I'm building an AI agent that manages my Obsidian vault through natural language. It can search notes, read content, create files, move things around - all from a chat interface inside Obsidian. The whole point was to keep my notes private.
Then I switched from a local LLM to Anthropic's API because the local model was painfully slow. That forced a question I'd been avoiding: what data is actually leaving my machine?
Here's what I found.
The Architecture
My setup has three layers:
- Obsidian with the Copilot plugin as the chat UI
- A local FastAPI server that runs a PydanticAI agent with three vault tools
- An LLM provider - either Ollama running locally or Anthropic's cloud API
When I type a message in Obsidian, the Copilot plugin sends it to my local server. The server runs the agent, which can search, read, and modify vault files. The LLM generates the responses.

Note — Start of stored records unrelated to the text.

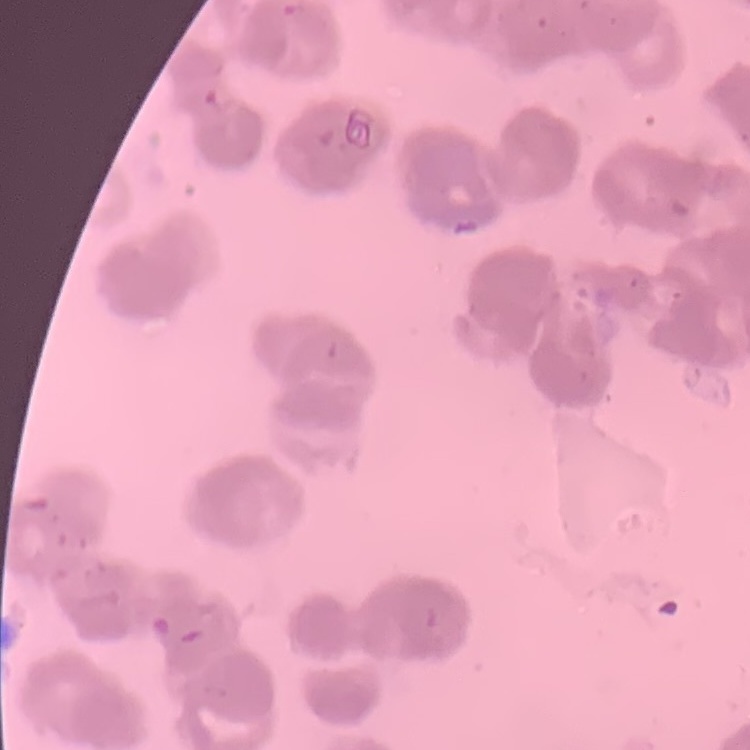

Summary:
  - Erythrocyte morphology: rouleaux formation
  - Stain: Field's or Giemsa
  - Preparation: thin blood smear
  - Image type: square crop of a larger photomicrograph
Identify the parasite.
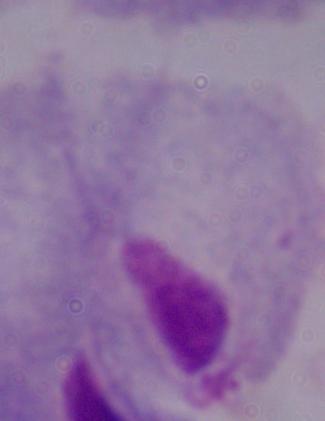
This is a trichomonad.

magnification: 1000x
modality: micrograph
Point out each malaria parasite and each leukocyte.
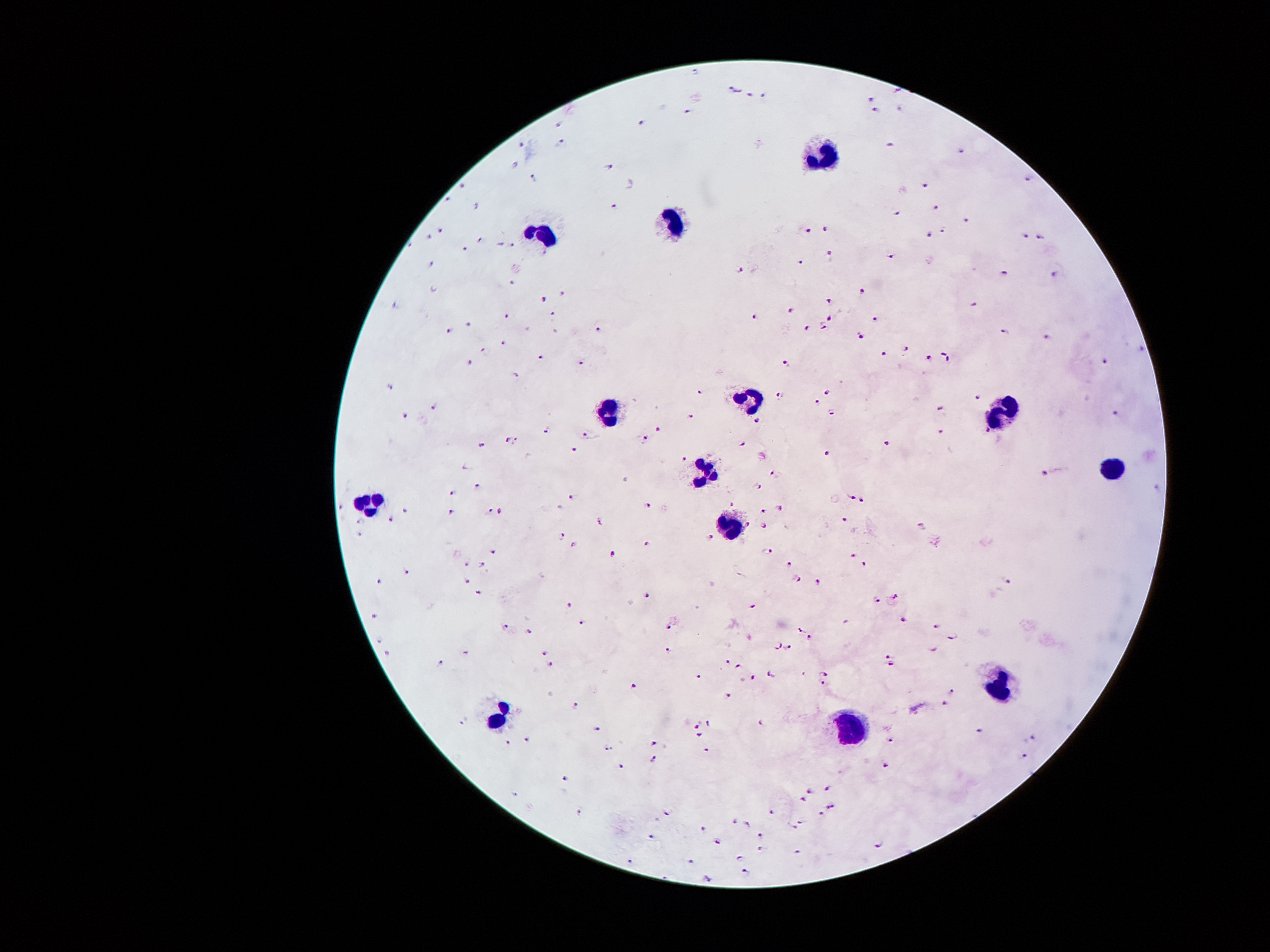

Approximate object centers, in pixels from the top-left corner.
Malaria parasites: (x=693, y=73), (x=734, y=89), (x=761, y=92), (x=745, y=96), (x=871, y=100), (x=895, y=110), (x=686, y=113), (x=875, y=114), (x=558, y=122), (x=638, y=122), (x=522, y=143), (x=559, y=145), (x=891, y=146), (x=961, y=154), (x=513, y=166), (x=607, y=168), (x=1024, y=178), (x=531, y=180), (x=924, y=183), (x=462, y=189), (x=449, y=199), (x=611, y=206), (x=932, y=209), (x=898, y=214), (x=967, y=220), (x=827, y=229), (x=810, y=230), (x=944, y=231), (x=438, y=233), (x=929, y=234), (x=1024, y=235), (x=429, y=238), (x=1039, y=238), (x=477, y=241), (x=510, y=245), (x=463, y=248), (x=829, y=255), (x=892, y=256), (x=800, y=262), (x=428, y=265), (x=740, y=269), (x=1005, y=275), (x=1054, y=276), (x=510, y=282), (x=861, y=291), (x=561, y=294), (x=544, y=300), (x=827, y=301), (x=393, y=307), (x=791, y=310), (x=551, y=314), (x=506, y=317), (x=752, y=318), (x=829, y=318), (x=875, y=318), (x=470, y=324), (x=821, y=327), (x=600, y=329), (x=802, y=330), (x=449, y=331), (x=1005, y=332), (x=858, y=335), (x=1046, y=335), (x=502, y=343), (x=907, y=349), (x=481, y=353), (x=883, y=355), (x=541, y=356), (x=926, y=358), (x=468, y=363), (x=789, y=363), (x=1105, y=363), (x=580, y=364), (x=518, y=373), (x=389, y=390), (x=827, y=390), (x=699, y=391), (x=779, y=397), (x=978, y=397), (x=816, y=402), (x=437, y=406), (x=938, y=407), (x=1117, y=412), (x=833, y=414), (x=691, y=415), (x=408, y=417), (x=757, y=423), (x=659, y=430), (x=986, y=430), (x=940, y=432), (x=543, y=433), (x=588, y=433), (x=512, y=440), (x=643, y=441), (x=888, y=444), (x=740, y=445), (x=481, y=446), (x=572, y=449), (x=824, y=454), (x=685, y=460), (x=1046, y=473), (x=774, y=474), (x=474, y=486), (x=758, y=487), (x=454, y=493), (x=849, y=497), (x=569, y=498), (x=732, y=502), (x=860, y=503), (x=648, y=504), (x=342, y=507), (x=488, y=508), (x=781, y=509), (x=408, y=512), (x=453, y=512), (x=500, y=512), (x=762, y=512), (x=843, y=519), (x=363, y=520), (x=391, y=521), (x=600, y=523), (x=747, y=524), (x=762, y=528), (x=924, y=528), (x=357, y=535), (x=711, y=538), (x=563, y=539), (x=575, y=546), (x=646, y=547), (x=493, y=550), (x=769, y=552), (x=611, y=553), (x=853, y=556), (x=789, y=564), (x=471, y=565), (x=483, y=567), (x=866, y=567), (x=404, y=573), (x=464, y=579), (x=797, y=580), (x=819, y=582), (x=378, y=583), (x=1007, y=585), (x=477, y=592), (x=644, y=595), (x=894, y=597), (x=874, y=600), (x=571, y=604), (x=751, y=606), (x=372, y=617), (x=904, y=621), (x=581, y=622), (x=505, y=626), (x=669, y=627), (x=937, y=627), (x=799, y=632), (x=529, y=633), (x=376, y=638), (x=953, y=638), (x=814, y=639), (x=787, y=646), (x=779, y=647), (x=934, y=647), (x=668, y=651), (x=467, y=653), (x=387, y=655), (x=546, y=655), (x=884, y=656), (x=437, y=664), (x=726, y=664), (x=740, y=665), (x=891, y=665), (x=550, y=666), (x=770, y=675), (x=825, y=675), (x=699, y=678), (x=752, y=678), (x=821, y=683), (x=634, y=686), (x=951, y=690), (x=728, y=696), (x=945, y=703), (x=576, y=705), (x=466, y=721), (x=765, y=721), (x=709, y=723), (x=695, y=727), (x=597, y=728), (x=978, y=733), (x=697, y=736), (x=526, y=739), (x=1030, y=740), (x=653, y=742), (x=891, y=742), (x=508, y=743), (x=607, y=749), (x=705, y=751), (x=1021, y=757), (x=652, y=759), (x=886, y=765), (x=621, y=768), (x=564, y=781), (x=828, y=788), (x=810, y=789), (x=803, y=797), (x=831, y=806), (x=580, y=812), (x=668, y=812), (x=769, y=814), (x=820, y=816), (x=803, y=821), (x=735, y=823), (x=745, y=825), (x=701, y=828), (x=794, y=829), (x=651, y=835), (x=762, y=835), (x=716, y=842), (x=881, y=844), (x=760, y=850), (x=798, y=854), (x=739, y=857), (x=691, y=860), (x=630, y=861), (x=744, y=871), (x=706, y=877).
Leukocytes: (x=824, y=158), (x=669, y=222), (x=548, y=236), (x=750, y=398), (x=999, y=412), (x=609, y=415), (x=1110, y=469), (x=703, y=473), (x=733, y=474), (x=370, y=503), (x=732, y=527), (x=996, y=683), (x=500, y=717), (x=851, y=732).

Image is 1270×952 pixels. Giemsa stain. 100x magnification. Patient malaria status: positive for Plasmodium falciparum. Thick blood smear. Smartphone photograph taken through the microscope eyepiece. One field from this slide.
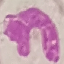

Malaria status: uninfected. Cell patch, automatically extracted from a larger field of view and resized to 64 × 64 pixels. Thin blood smear. Giemsa stain. Photographed with a smartphone camera at the microscope eyepiece.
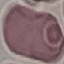

Malaria status: uninfected. Thin blood smear. Cell patch, automatically extracted from a larger field of view and resized to 64 × 64 pixels. Acquired by smartphone through the microscope eyepiece. Giemsa-stained preparation.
Comment on the morphology of the erythrocytes.
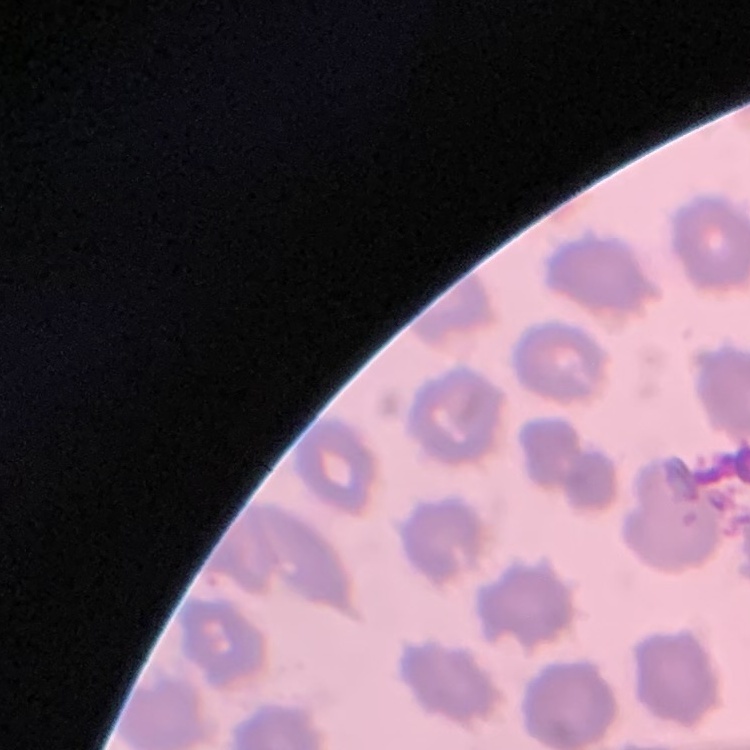

They show no rouleaux formation.

preparation = thin peripheral smear
stain = Field's or Giemsa
image type = square crop of a larger photomicrograph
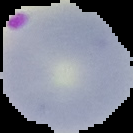
Result: malaria parasites detected. Segmented cell region on a black background. From a thin blood smear. Image is 133×133 pixels.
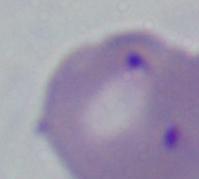 A Babesia parasite is seen. Captured at 1000x magnification. Photomicrograph.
Give the position of every Plasmodium parasite.
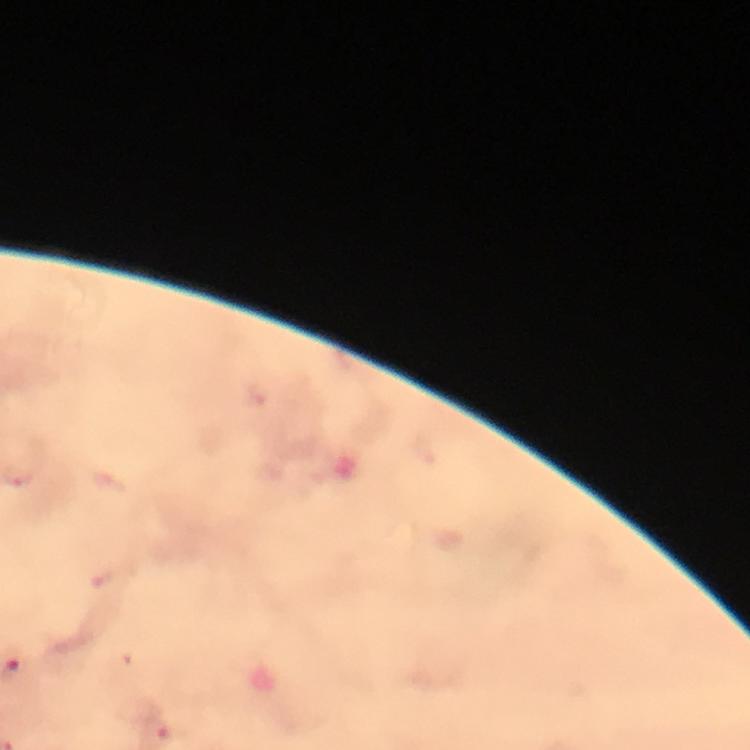

Approximate centers as {x, y} in pixels.
Plasmodium parasites: {20, 476}, {156, 731}.

cropped from = one field of view
capture = smartphone camera through the microscope
image size = 750×750 pixels
context = from a malaria diagnostic workup
immersion oil = applied
preparation = thick smear
stain = Giemsa
magnification = 100x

The privacy question comes down to: at each layer, what gets sent where?
Layer 1: Obsidian Itself
Obsidian is fully private. Their privacy policy is unusually clear:
- No telemetry
- No data collection
- No vault content ever sent to their servers
- Internet connections only for update checks (which you can disable)
The only exception is Obsidian Sync, which is opt-in, paid, and end-to-end encrypted. I'm not using it.
Your .md files sit on your local filesystem. Obsidian reads them directly. Nothing phones home.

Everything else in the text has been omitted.